Testo di partenza |
Quando mi mostrava i fiori catalogati, gli animali, il rispetto per la natura. Quello l'ho trattenuto. Quello era l'amore che mi legava a lui. Quello resta. Non la follia.
Ho tentato di diventare quel che lui desiderasse. Ma non ci sono riuscita. Ero qualcosa d'altro. Un femminile sconosciuto, desiderante e ribelle. E come ogni  cosa di diverso, spaventosa e da uccidere nella sua essenza e libertà. Perché noi nasciamo liberi, ma ci risolviamo in catene e nella violenza.
La vera violenza. Non rispettare l'altro per quello che è. Nei suoi desideri, nella sua natura ed unicità. E' nell'inganno che ci rende tutti uguali, la vera violenza.
Per fortuna ci sono parti del mio corpo che riescono ancora a ribellarsi e risvegliarsi.
La violenza  che ho fatto su me stessa è stato inseguire e accettare nella mia vita uomini che potessero ripetere la dinamica della paura. Avvicinarmi e poi uccidermi. Eppure sono finiti. Ma qualcosa resta.
Mio padre sta' rinascendo in una fatica di cambiamento. Mr. D. resta nell'artisticità che permetterà di fare circolare tra noi. Quella è una presenza autentica che ci unisce. Non le bugie e tantomeno le sue paure. Quelle e il dolore li ho archiviati come parte di un passato necessario per una mia crescita.
Finisce quel che non era. Per questo ho l'ansia d'ingrassare la mia anima. Perché non finisca con la rinuncia del  corpo. E si trasformi in altro di cui forse non avrò più consapevolezza. Ma che resterà.

Contenuto del dataset |

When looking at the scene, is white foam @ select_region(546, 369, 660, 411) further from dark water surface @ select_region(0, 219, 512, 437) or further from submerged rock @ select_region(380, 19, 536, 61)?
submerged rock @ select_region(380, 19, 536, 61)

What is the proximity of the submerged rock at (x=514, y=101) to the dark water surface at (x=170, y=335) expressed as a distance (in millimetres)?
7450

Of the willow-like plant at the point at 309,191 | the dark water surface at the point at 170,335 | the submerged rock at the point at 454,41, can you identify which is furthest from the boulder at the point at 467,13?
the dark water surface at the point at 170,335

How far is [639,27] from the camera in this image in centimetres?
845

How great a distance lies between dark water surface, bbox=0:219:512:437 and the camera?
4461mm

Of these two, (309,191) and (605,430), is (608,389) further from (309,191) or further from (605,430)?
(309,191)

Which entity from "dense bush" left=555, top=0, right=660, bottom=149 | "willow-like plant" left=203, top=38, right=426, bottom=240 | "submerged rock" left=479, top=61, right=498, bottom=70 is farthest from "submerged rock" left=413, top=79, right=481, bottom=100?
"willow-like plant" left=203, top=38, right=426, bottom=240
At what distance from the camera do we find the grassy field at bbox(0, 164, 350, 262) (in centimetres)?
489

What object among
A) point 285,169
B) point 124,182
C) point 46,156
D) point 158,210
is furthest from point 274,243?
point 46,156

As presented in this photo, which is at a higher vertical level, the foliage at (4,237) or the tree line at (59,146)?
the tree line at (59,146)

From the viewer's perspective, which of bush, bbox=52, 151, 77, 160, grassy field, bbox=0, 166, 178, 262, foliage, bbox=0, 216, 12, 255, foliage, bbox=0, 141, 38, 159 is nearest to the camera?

Istruzioni e requisiti | Copia dal testo di partenza, senza cambiare nulla, il tratto che va da "Ho tentato di" fino a "uguali, la vera violenza.". Le righe non hanno alcun ruolo in questo lavoro.

Risultato finale |
Ho tentato di diventare quel che lui desiderasse. Ma non ci sono riuscita. Ero qualcosa d'altro. Un femminile sconosciuto, desiderante e ribelle. E come ogni  cosa di diverso, spaventosa e da uccidere nella sua essenza e libertà. Perché noi nasciamo liberi, ma ci risolviamo in catene e nella violenza.
La vera violenza. Non rispettare l'altro per quello che è. Nei suoi desideri, nella sua natura ed unicità. E' nell'inganno che ci rende tutti uguali, la vera violenza.